What Did Martin Luther King Jr. and Atticus Finch have in Common?

The American South in the 1930s was a place where people were friendly, air was sweet, and pie was homemade and always delicious. It was a time that is sure to conjure up wistful feelings in the hearts of many people who feel as if it were only yesterday that their mother was dishing up big plates of her ‘world famous’ peach cobbler.
And yet, it was also a time when racial inequality was not an uncommon conviction and the Ku Klux Klan was in full swing. How could an era that produces such nostalgia and fond memories also harbor some of the darkest hours of American racism?
This epoch is the backdrop against which the film “To Kill a Mockingbird” is set. The story is told through the eyes of 6 year-old tomboy Jean Louise ‘Scout’ Finch (Mary Badham) whose father Atticus (Gregory Peck) is a lawyer defending a black man accused of assaulting a white woman.
At the beginning of the story, Scout and her brother Jem (Phillip Alford) befriend a bucktoothed know-it-all kid named Dill (John Menga.) The trio spends their summer days playing on a tire swing and relating horror stories of a reclusive neighbor who supposedly stabbed people with scissors and ate cats.
It is through this veil of childish innocence that we see such harsh issues as racism, injustice, and inequality. Yet Atticus is a powerful mediator between the worlds of children and adults. Although he deals with society’s worst imperfections on almost a daily basis, he has not lost faith in the goodness of humanity. He has a strong sense of justice and tries to instill his principles of fairness in his children. He encourages Scout not to judge someone “until you’ve climbed into his shoes and walked around in them.”
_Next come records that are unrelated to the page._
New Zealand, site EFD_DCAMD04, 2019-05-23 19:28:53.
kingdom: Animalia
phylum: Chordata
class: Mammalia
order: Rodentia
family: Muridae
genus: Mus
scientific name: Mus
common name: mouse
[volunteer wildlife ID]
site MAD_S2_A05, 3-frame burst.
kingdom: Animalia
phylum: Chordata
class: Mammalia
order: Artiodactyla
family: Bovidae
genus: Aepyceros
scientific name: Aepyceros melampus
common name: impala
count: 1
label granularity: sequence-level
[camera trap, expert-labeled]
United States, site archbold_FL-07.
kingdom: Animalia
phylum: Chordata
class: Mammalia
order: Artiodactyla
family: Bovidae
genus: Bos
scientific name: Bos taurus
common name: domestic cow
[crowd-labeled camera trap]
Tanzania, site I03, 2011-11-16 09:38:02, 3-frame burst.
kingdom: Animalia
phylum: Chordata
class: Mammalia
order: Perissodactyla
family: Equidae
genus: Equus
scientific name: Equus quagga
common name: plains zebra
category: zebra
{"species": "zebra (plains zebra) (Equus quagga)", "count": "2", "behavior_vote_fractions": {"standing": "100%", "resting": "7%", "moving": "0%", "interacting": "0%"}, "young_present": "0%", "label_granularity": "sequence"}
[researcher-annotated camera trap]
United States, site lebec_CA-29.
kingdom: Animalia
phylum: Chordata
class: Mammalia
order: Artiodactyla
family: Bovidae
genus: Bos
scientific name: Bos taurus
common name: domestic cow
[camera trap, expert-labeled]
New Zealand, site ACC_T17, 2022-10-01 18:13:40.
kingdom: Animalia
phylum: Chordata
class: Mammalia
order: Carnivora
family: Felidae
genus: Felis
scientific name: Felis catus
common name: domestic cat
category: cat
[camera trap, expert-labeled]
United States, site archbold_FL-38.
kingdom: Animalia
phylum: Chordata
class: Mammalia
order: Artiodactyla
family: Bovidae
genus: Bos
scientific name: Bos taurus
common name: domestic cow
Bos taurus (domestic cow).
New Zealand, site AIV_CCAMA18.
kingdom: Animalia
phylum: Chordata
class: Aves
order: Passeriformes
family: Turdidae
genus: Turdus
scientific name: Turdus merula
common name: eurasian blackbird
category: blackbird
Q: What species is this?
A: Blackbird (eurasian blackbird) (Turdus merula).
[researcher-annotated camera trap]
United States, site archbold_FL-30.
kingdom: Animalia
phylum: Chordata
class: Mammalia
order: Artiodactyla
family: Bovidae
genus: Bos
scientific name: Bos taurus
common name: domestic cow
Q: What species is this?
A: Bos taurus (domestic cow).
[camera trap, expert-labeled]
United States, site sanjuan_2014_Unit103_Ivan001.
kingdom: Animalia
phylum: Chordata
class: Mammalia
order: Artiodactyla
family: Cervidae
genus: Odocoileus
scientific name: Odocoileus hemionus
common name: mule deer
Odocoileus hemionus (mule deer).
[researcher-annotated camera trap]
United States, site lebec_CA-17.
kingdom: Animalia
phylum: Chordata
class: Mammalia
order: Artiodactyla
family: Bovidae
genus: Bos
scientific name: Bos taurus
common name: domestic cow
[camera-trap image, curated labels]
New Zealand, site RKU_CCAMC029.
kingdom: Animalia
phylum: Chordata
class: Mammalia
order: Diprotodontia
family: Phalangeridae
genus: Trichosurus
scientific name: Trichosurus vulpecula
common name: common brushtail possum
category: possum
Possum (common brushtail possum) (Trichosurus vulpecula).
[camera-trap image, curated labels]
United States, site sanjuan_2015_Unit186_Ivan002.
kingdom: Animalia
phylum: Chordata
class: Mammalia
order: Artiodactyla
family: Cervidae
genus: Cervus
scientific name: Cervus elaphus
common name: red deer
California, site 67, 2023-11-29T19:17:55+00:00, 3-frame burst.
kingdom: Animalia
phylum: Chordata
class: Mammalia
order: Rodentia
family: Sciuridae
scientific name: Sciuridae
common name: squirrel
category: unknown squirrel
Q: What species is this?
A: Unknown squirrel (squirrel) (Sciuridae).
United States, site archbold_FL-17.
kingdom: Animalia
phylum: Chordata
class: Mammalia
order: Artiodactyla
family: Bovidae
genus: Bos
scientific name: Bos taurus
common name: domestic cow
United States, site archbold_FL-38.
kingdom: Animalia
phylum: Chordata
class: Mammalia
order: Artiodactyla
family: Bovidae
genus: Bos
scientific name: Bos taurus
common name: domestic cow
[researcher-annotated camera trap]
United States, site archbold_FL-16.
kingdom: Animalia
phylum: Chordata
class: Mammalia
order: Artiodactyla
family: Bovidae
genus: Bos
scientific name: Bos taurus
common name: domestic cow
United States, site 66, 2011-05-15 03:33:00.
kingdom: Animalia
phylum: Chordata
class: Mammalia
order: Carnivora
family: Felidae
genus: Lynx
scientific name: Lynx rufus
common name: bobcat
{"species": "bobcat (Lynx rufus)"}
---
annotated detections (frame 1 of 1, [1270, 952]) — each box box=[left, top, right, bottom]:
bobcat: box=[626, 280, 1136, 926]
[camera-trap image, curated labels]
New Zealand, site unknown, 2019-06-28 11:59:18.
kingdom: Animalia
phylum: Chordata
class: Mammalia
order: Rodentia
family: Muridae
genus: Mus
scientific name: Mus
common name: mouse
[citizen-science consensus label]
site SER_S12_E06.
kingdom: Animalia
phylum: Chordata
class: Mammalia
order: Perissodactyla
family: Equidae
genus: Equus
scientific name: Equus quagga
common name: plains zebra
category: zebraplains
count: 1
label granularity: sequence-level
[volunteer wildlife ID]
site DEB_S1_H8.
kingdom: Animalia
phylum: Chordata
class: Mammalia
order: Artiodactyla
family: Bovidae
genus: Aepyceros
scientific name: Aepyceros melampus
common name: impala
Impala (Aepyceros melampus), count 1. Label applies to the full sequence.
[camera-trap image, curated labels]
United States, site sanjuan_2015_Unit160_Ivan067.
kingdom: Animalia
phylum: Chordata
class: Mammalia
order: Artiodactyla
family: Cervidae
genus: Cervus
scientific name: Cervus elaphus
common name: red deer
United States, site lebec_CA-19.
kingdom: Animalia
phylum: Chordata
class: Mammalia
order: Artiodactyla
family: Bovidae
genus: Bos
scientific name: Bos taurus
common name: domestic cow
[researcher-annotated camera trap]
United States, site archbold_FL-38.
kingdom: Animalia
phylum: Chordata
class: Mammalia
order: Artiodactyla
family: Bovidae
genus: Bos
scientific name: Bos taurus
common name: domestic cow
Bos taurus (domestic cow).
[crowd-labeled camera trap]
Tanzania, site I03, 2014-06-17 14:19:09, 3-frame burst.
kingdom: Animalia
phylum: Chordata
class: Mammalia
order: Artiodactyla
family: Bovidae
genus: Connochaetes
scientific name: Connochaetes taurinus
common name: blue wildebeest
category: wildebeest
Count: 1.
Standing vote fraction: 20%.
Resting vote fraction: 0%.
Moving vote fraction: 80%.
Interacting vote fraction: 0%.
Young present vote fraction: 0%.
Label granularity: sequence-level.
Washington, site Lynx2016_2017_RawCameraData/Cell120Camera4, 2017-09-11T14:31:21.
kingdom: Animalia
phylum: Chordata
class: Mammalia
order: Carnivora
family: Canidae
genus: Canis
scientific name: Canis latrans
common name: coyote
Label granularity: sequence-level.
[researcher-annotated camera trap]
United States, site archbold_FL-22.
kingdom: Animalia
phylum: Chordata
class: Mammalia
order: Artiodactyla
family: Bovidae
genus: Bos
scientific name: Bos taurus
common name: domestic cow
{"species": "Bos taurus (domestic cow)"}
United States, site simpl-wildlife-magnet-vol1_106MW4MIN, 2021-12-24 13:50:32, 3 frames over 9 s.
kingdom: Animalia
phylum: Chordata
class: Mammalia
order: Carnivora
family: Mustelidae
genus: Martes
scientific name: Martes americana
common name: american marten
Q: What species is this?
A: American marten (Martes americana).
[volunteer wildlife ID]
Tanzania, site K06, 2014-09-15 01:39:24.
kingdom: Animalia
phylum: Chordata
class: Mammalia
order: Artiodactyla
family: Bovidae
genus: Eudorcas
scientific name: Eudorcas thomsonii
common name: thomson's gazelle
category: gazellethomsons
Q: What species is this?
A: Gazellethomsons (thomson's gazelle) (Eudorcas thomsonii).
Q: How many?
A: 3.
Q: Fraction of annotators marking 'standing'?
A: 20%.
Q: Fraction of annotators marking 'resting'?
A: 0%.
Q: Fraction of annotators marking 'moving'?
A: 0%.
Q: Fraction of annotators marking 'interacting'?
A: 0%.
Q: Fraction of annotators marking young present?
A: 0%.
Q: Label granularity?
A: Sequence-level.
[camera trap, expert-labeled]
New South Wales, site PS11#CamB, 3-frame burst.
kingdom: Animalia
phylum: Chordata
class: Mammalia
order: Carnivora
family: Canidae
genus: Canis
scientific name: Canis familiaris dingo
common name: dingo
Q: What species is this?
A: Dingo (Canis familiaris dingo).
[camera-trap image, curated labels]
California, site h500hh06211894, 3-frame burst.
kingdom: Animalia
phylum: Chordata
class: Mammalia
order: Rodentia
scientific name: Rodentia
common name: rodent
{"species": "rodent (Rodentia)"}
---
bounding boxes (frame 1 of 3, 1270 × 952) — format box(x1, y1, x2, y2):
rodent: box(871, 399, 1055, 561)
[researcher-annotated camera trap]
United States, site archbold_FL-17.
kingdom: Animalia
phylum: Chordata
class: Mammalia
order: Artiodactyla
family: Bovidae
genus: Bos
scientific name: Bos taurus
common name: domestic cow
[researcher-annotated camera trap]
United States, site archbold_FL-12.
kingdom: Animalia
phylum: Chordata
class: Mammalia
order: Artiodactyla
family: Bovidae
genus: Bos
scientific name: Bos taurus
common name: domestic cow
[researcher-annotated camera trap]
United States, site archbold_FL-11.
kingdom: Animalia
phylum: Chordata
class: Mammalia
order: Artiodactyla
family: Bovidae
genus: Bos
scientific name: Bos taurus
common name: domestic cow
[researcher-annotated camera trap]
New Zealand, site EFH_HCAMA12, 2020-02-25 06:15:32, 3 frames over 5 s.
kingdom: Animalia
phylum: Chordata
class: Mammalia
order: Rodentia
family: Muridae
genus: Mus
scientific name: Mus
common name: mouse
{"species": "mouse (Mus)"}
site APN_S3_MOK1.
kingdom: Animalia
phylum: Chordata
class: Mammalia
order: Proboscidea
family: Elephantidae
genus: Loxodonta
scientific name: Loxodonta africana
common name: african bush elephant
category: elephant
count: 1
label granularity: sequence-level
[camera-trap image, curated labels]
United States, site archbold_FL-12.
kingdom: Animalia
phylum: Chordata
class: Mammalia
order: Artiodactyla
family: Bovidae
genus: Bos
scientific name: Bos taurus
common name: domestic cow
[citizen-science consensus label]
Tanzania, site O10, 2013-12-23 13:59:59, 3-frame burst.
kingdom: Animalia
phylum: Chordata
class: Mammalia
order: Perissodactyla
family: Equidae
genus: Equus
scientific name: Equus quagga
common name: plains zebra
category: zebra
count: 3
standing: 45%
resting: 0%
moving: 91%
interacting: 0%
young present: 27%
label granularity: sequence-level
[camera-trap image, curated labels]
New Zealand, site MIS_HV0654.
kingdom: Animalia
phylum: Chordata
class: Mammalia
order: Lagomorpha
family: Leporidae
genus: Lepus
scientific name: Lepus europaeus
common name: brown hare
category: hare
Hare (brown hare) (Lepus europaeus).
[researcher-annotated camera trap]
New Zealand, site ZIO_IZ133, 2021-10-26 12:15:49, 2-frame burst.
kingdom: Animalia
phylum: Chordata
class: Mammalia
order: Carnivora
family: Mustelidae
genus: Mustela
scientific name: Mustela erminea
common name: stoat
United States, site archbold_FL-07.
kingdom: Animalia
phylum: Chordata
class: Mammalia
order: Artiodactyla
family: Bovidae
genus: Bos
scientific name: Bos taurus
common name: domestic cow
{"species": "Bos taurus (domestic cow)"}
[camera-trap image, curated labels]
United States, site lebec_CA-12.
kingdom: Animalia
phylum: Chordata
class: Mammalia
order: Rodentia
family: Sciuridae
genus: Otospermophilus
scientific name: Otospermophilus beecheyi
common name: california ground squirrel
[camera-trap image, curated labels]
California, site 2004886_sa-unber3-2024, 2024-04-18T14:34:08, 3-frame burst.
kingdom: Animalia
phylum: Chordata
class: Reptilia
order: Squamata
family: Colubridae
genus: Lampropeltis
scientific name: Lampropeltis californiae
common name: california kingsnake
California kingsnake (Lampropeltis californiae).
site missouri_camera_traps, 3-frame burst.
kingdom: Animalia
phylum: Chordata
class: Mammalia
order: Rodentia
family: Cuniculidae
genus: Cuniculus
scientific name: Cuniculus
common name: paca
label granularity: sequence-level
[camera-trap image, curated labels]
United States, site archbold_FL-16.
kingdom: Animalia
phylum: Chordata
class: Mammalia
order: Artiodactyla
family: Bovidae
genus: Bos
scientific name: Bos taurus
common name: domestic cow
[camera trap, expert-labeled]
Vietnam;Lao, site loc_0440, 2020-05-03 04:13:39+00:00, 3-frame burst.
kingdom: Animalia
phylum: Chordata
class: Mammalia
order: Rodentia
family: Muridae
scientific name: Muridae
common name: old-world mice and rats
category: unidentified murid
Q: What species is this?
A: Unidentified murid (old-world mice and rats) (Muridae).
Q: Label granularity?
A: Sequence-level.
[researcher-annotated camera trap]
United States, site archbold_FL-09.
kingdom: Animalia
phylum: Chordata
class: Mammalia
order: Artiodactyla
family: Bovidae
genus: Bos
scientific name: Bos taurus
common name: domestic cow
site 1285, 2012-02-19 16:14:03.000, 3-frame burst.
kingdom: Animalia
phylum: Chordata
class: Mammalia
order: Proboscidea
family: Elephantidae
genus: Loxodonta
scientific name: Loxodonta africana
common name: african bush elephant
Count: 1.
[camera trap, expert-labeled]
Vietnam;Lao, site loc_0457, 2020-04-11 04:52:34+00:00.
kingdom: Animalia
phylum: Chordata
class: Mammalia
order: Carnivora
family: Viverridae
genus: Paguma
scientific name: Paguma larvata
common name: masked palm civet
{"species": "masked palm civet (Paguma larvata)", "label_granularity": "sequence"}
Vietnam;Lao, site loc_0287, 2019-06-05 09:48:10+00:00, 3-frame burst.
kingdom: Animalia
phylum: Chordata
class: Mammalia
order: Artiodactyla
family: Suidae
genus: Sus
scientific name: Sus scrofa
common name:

I first read Harper Lee’s book when I was in the fifth grade. As soon as I had finished the final chapter, I was convinced that I did not want to see the movie. Not because I hadn’t enjoyed the book, but because I knew that there was no way the film could ever come close to capturing the emotion that the book so powerfully portrays.
I think it was my dad who talked me into giving the movie a shot. I was astonished by how beautifully it accomplished what, at the time, I thought to be impossible.
It explores the blinding effects of racism and wide moral spectrum of humankind with the same unflinching yet somehow gentle courage that made the book so powerful.
Most of the weight from the story comes from Atticus, who though he recognizes the human capacity for evil, still believes that no person is entirely bad. He sees that badness comes from those who try to abuse others who have done no harm. Yet, although we all have the capacity to ‘kill mockingbirds,’ with that aptitude comes the ability to protect and care for them.